C'est une bande dessinée de science fiction plus terre à terre que jamais, habillée de paysages campagnards familiers et somptueux, d'oiseaux magnifiques libres comme l'air. En apparence, notre planète est plus apaisée et belle que jamais. Mais cette première impression est-elle la bonne ?
Cette ambiance idylique n'est que le début de ce récit inattendu, qui ne cesse de nous surprendre et nous ébahir tout du long.

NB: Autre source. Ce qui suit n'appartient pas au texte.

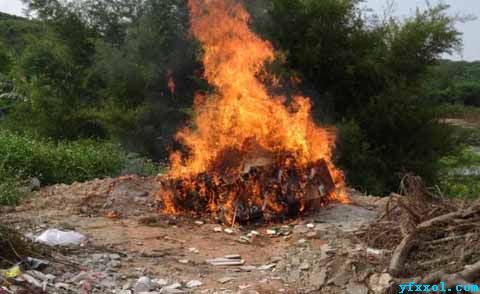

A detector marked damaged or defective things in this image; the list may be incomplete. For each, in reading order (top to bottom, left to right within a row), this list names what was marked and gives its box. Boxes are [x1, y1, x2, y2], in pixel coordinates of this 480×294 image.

burnt debris at fire base [156, 157, 336, 224]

Aux manettes, l'autrice Jade Khoo, jeune bédéiste au talent indéniable, remarquée dès son premier album au titre énigmatique : Zoc.
Ici, elle joue sur les oppositions dès le titre : Terre ou lune. De même, sa couverture aux gris contrastés tranche de manière radicale avec les premières pages du contenu qui surprennent par leurs couleurs éclatantes.
D'emblée, la narration impose un tempo singulier : lent, retenu, presque suspendu, ici, rien ne presse. Les silences sont parsemés de pépiements d'oiseaux de toutes sortes et ont autant de poids que les dialogues. Jade Khoo fait le choix de la douceur dans le ton comme dans le dessin, chaque case est un tableau miniature, un hommage à la nature resplendissante et à l'enfance comme terrain de jeux. Comme on se sent bien dans ces pages, en ces lieux rassurants !
La vie semble tranquille et belle sur cette planète Terre. Mais où et quand se situe-t-on vraiment ? N'est-on pas en train de se leurrer ?
Les personnages principaux, deux amis esseulés et passionnés d'ornitholgie vivent chacun une vie solitaire voire, misérable. Rapidement, le récit bascule. L'enfance se termine de manière brutale pour l'un d'entre eux tandis que son compagnon poursuit une vie d'adolescent libre et heureuse. Cette énorme rupture dans le récit réoriente totalement l'histoire, on sort nous aussi de l'enfance pour basculer dans une autre atmosphère. L'autrice joue de sa palette de couleurs pour nous promener dans le temps et l'espace. On la laisse volontiers faire, ébahi·es.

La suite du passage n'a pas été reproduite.